Only the lines from the one containing "Which amongst" through the end of the data below should be copied, each exactly as written and with both ends kept.
++++ Rows ++++
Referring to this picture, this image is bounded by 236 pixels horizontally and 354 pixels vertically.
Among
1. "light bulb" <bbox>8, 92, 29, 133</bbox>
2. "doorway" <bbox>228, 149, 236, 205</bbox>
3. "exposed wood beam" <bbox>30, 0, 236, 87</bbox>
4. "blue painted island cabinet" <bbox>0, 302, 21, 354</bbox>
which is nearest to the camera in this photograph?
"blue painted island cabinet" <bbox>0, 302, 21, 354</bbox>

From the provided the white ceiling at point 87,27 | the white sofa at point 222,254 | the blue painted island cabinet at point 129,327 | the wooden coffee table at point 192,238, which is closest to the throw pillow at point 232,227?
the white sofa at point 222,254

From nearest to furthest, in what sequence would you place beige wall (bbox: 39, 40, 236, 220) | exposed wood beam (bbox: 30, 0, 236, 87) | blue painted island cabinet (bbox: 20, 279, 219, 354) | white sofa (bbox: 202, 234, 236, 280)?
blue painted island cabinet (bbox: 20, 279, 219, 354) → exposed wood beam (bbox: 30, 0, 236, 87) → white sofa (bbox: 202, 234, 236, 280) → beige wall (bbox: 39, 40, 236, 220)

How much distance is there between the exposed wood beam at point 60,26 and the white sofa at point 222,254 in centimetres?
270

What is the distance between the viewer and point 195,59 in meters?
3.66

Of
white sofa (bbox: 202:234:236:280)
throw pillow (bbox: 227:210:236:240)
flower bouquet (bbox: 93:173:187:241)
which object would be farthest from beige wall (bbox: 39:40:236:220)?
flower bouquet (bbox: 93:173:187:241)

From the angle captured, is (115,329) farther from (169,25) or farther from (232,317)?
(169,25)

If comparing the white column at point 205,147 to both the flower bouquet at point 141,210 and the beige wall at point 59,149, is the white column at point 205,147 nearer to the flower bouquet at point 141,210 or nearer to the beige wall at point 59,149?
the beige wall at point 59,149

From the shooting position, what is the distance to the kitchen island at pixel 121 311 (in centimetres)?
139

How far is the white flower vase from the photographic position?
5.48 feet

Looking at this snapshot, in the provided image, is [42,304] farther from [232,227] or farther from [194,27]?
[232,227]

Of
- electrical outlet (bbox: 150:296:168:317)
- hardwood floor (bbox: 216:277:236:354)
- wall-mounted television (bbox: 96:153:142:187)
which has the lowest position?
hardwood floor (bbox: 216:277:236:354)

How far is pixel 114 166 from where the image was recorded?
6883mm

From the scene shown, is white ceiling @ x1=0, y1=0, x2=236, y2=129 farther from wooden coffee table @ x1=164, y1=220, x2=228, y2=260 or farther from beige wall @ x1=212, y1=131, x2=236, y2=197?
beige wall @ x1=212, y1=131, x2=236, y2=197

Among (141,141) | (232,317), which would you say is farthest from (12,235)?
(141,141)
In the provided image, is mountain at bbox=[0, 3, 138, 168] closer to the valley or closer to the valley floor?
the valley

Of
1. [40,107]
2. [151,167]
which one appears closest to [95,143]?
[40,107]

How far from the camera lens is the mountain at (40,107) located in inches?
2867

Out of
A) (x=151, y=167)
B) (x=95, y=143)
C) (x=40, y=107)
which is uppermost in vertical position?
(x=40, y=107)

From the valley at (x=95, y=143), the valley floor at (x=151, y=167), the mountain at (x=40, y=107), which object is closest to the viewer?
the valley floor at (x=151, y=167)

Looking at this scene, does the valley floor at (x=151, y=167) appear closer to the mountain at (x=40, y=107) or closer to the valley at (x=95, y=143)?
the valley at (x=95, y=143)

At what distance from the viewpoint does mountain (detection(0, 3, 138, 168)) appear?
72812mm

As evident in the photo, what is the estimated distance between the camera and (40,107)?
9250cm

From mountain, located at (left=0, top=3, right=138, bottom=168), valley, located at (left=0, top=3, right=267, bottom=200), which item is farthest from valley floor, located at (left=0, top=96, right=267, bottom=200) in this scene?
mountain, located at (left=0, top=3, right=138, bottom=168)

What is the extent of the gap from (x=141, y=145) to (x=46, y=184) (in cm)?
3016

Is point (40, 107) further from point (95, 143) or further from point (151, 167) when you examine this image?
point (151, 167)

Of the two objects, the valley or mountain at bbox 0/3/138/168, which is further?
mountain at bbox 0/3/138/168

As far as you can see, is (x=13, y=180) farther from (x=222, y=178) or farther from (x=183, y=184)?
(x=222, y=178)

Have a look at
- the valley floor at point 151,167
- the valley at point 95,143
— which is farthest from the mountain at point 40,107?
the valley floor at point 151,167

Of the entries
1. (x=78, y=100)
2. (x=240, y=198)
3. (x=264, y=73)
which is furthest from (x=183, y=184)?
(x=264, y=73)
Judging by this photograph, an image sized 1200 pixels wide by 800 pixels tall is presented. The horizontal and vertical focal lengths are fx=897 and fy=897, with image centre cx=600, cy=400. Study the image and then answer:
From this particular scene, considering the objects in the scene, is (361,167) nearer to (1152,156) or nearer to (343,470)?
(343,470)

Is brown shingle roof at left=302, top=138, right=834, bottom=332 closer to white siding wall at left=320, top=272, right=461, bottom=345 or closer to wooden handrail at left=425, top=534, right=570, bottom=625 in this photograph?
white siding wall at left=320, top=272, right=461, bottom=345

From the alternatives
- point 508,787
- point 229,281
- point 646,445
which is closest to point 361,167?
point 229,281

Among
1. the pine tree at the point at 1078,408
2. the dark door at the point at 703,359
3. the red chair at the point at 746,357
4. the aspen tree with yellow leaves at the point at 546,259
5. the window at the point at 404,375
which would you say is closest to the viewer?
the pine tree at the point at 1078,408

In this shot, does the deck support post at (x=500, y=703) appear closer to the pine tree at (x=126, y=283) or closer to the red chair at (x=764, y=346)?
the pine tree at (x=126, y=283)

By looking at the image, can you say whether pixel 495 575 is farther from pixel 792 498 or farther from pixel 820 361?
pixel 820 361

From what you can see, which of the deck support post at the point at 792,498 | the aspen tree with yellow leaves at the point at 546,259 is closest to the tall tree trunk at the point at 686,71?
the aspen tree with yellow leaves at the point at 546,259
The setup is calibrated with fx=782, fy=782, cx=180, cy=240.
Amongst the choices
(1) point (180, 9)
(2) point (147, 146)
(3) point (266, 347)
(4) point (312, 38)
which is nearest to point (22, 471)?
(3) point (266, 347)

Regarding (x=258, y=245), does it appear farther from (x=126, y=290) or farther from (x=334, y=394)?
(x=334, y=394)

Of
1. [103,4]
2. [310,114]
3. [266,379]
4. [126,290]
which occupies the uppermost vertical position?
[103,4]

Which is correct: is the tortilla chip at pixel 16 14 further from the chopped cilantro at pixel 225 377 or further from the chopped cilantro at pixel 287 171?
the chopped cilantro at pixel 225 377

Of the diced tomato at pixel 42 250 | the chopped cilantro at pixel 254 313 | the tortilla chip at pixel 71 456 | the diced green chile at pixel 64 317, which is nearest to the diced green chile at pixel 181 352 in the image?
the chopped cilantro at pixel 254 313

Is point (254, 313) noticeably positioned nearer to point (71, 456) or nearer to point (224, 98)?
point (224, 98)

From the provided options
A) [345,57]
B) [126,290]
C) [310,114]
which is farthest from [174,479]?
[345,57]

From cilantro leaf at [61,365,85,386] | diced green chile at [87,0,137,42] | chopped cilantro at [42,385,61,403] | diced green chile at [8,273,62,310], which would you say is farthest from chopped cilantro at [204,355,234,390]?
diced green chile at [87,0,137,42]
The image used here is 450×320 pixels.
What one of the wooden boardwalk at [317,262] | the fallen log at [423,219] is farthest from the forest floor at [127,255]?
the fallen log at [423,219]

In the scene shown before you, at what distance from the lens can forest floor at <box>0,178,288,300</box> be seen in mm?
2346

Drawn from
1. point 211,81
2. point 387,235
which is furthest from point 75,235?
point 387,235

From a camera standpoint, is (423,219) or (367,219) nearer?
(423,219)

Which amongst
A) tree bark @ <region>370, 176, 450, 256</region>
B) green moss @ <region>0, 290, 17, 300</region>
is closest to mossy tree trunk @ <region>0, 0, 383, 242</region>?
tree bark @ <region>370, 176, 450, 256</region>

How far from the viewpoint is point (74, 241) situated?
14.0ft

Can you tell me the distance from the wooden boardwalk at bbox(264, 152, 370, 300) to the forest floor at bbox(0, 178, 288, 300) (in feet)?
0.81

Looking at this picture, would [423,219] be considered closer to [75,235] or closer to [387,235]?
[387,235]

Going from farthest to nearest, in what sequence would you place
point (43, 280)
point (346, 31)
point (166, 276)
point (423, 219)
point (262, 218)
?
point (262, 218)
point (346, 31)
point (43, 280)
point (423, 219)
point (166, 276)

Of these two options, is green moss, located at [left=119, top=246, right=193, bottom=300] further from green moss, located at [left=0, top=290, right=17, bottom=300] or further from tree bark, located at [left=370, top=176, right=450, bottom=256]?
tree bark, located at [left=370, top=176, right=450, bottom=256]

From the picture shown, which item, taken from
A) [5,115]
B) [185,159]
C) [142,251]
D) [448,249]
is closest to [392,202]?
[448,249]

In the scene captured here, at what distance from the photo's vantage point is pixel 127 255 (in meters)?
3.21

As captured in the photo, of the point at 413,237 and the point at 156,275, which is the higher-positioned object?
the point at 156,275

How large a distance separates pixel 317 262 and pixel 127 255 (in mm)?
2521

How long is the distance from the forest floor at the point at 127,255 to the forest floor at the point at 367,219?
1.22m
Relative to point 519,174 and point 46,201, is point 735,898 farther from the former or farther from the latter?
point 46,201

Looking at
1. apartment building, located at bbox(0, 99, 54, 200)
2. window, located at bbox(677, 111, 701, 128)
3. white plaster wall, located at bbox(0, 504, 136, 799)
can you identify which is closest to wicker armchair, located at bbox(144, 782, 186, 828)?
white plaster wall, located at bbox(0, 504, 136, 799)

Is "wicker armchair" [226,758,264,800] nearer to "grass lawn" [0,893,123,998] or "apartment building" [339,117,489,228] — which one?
++++
Answer for the task:
Which amongst
A) tree bark @ <region>370, 176, 450, 256</region>
B) green moss @ <region>0, 290, 17, 300</region>
is closest to mossy tree trunk @ <region>0, 0, 383, 242</region>?
tree bark @ <region>370, 176, 450, 256</region>

How far from the viewpoint is point (74, 241) situated?
14.0ft

Can you tell me the distance from the wooden boardwalk at bbox(264, 152, 370, 300) to the forest floor at bbox(0, 178, 288, 300) (in feet)?
0.81

Looking at this picture, would [423,219] be considered closer to [75,235] or closer to [387,235]?
[387,235]

Going from farthest to nearest, in what sequence would you place
point (43, 280)
point (346, 31)
point (166, 276)
point (423, 219)
point (262, 218)
?
point (262, 218)
point (346, 31)
point (43, 280)
point (423, 219)
point (166, 276)

Of these two options, is green moss, located at [left=119, top=246, right=193, bottom=300] further from green moss, located at [left=0, top=290, right=17, bottom=300] or further from tree bark, located at [left=370, top=176, right=450, bottom=256]?
tree bark, located at [left=370, top=176, right=450, bottom=256]

From the picture shown, which item, taken from
A) [5,115]
B) [185,159]
C) [142,251]
D) [448,249]
is closest to [392,202]?
[448,249]

In the scene captured here, at what distance from the photo's vantage point is pixel 127 255 (in meters)?
3.21

As captured in the photo, of the point at 413,237 and the point at 156,275, which is the higher-positioned object?
the point at 156,275

How large a distance separates pixel 317 262 and pixel 127 255 (in mm)?
2521

How long is the distance from the forest floor at the point at 127,255 to the forest floor at the point at 367,219?
1.22m
Relative to point 519,174 and point 46,201, is point 735,898 farther from the former or farther from the latter?
point 46,201

Looking at
1. apartment building, located at bbox(0, 99, 54, 200)
2. window, located at bbox(677, 111, 701, 128)
3. white plaster wall, located at bbox(0, 504, 136, 799)
can you identify which is closest to wicker armchair, located at bbox(144, 782, 186, 828)?
white plaster wall, located at bbox(0, 504, 136, 799)

Is "wicker armchair" [226,758,264,800] nearer to "grass lawn" [0,893,123,998] or "apartment building" [339,117,489,228] — which one?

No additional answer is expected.